Step three, convincing leaders to abandon the pursuit of growth, is the most difficult. Most current officials truly believe that, despite all evidence to the contrary, development projects will improve the county’s tax base and employment. Putting the brakes on overgrowth requires long-term vision and a willingness to reject empty promises of shared prosperity and political rewards from proponents of development. It also requires concerned citizens who can readily understand how the costs of growth outweigh its benefits.

Economist Milton Friedman suggested, “Only a crisis—actual or perceived—produces real change.” If we can cultivate a larger base of knowledgeable and vociferous local activists, we might be able to persuade decision-makers to abandon their infatuation with growth. Otherwise, we may have to wait for a crisis to alter our political landscape.

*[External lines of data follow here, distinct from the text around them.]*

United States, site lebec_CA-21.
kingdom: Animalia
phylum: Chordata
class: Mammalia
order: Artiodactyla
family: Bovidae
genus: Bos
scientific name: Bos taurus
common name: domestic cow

Tom Olivier is an environmental activist and long-time resident of Albemarle County with a Ph.D. in anthropology from Duke University.

3 replies
  1. Max Kummerow
    Max Kummerow says:

    The long run solution to urban sprawl will be falling population. Imagine a world of cheaper housing and recovering ecosystems as cities contract. It’s happening already in Japan.

    Reply
  2. Robin Schaufler
    Robin Schaufler says:

    Falling population is not the antidote to expansion or urban sprawl. Not counting immigration, the US birthrate has been at or below replacement for years if not decades. The issue is the drive for centralization, driven by the financialization of everything. Democrats, who are largely cornucopians, look at people who are moving or trying to move from more rural to more urban environments and see a housing shortage that they feel duty-bound to satisfy by a build, baby, build policy. Oh, the poor Gen-Z families who can’t afford a house with a lawn of their own! It’s happening in my own community, reflected in the Comprehensive Plan, which totally ignored the converging ecological crises across our midst. You talk to local officials, and they tell you, “that has to be solved at higher levels of government,” with conviction in the set of their jaws, pity in their eyes. Cornucopians in the broad sense, of denial that there are material and energetic limits, yet paupers in regards to their own agency. Liberals and Conservatives are both in deep denial. Their denial just happens to manifest differently, but is equally dangerous.

    Reply
  3. Mark Robinowitz
    Mark Robinowitz says:

    They have a climate plan that calls for neutrality in 2050 (long after the current crop of politicians are gone). BFD. Lots of places have similar plans and they’re all mostly worthless. Sometimes a couple of nice baby steps, but all ignore limits to growth, resource depletion, peak everything, polycrisis, etc.
    Meanwhile oil prices are up thanks to Donald and Bibi vs. the Ayatollahs, natural gas shipments are disrupted from the Gulf, NG based fertilizer is shut in the Gulf at the start of the planting season in the Northern Hemisphere. Seems likely these factors will have more to do with desired endless growth policies than proactive initiatives of any kind.
    It would be interesting to see maps showing if this county protected lands despite economic status. In Montgomery County, Maryland, a lot of the land that was set aside for “preservation” also happened to be owned by wealthy people who didn’t want suburbs next to them. A similar dynamic has been operating in Northern Virginia, a bit west of John Foster Dulles airport. Gentrification is rarely mentioned in discussions of alleged sustainability.